Collection entries:

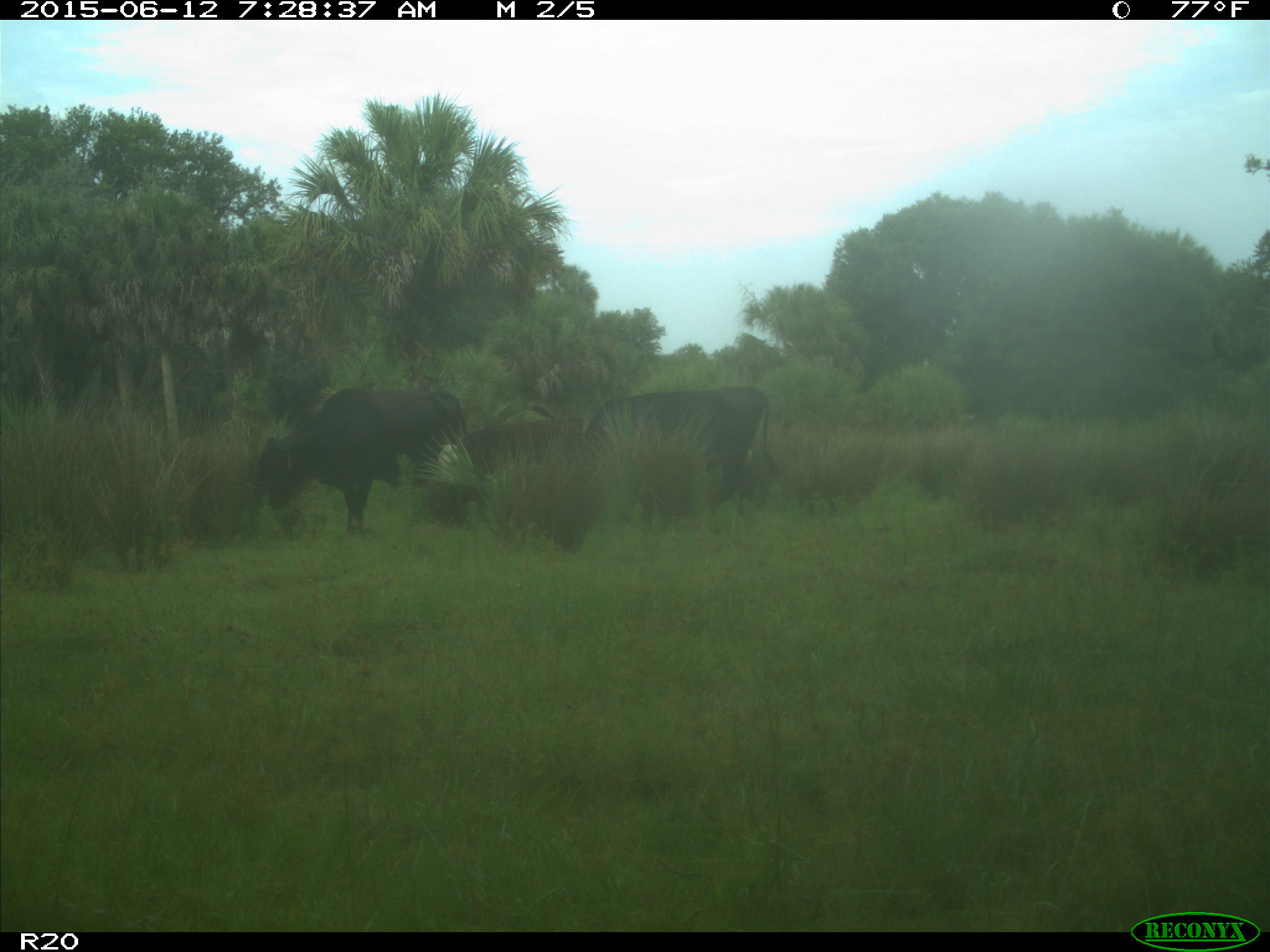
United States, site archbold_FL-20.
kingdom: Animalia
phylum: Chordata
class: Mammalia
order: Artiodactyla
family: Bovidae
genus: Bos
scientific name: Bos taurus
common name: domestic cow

Work task:
The records must be copied with no word altered, and without their pictures.

Answer to this task:
United States, site archbold_FL-20.
kingdom: Animalia
phylum: Chordata
class: Mammalia
order: Artiodactyla
family: Bovidae
genus: Bos
scientific name: Bos taurus
common name: domestic cow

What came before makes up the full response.